* _Raw data_
:::::

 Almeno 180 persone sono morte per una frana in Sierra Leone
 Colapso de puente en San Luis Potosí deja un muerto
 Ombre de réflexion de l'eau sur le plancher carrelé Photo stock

:::::

* _Task item_
Repeat all of the listing above exactly, leaving nothing out.

* _Task result_
 Almeno 180 persone sono morte per una frana in Sierra Leone
 Colapso de puente en San Luis Potosí deja un muerto
 Ombre de réflexion de l'eau sur le plancher carrelé Photo stock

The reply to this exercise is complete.